After my mother left, I approached Miss Agbo at her desk and reported Funto to her, thinking Miss Agbo would at least punish the girl.
Boy, was I wrong!
Miss Agbo actually threatened to deprive me of my own food on my birthday for telling lies against a classmate. And in her own words, “against a girl, for that matter.”
I was filled with rage. How could she do that to me, the celebrant? And she would still eat my cake?
As I walked back to my seat, shoulders slumped, head bowed, I suddenly remembered my mother’s words:
“Don’t mix them up.”
That was it. My golden opportunity to get back at this traitor of a teacher.
As I brought out my Maths textbook for that morning’s lesson, the only thought on my mind was:
“Today, she will taste rabbit meat.”
The day went by very quickly. When the bell rang for break time, Miss Agbo called me to her desk. Before distributing every one’s food to them, she said:
“Ezekiel, your mummy said she kept my food specially. Where is it?”
“X is for me, Y is for Miss Agbo.”
Almost immediately, I remembered Funto saying waka to me during assembly.
So, when I opened my mouth the following words tumbled out:
“Auntie, your food is marked “X.” My mummy packed it specially for you.”
She smiled took the plate of food marked “X” and kept it aside for herself. Some minutes later, I watched in satisfaction as she swallowed not one but all three large pieces of rabbit meat. She even told me to say a special “thank you” to my mother for the delicious food.
I did not realize the extent of what I had done until the next day when I came to class and Miss Agbo was not there.

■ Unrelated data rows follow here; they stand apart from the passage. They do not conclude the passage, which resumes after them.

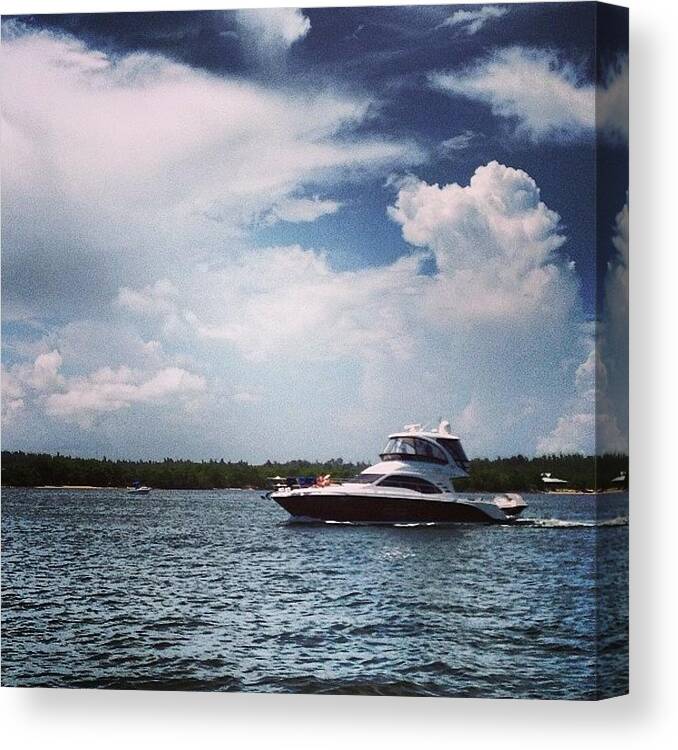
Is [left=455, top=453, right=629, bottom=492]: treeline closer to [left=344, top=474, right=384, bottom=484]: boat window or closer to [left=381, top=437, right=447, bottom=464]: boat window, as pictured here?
[left=381, top=437, right=447, bottom=464]: boat window

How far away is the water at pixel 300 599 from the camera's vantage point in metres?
10.7

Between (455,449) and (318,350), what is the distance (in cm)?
121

Instead, another teacher, Mr. Adelaja took her place and he made a very troubling announcement to us.
“Your teacher, Miss Agbo, is very sick. I will be teaching you till she gets back.”
My legs turned to jelly and I could almost hear my teeth chattering.
“No, it can’t be,” I thought to myself. “It can’t be me.”
But the more I pondered the matter, the clearer it seemed to me: I was the one who caused Miss Agbo’s sickness.
What was I to do? Confess? My parents would kill me for sure.
No way. Nobody would ever find out the truth.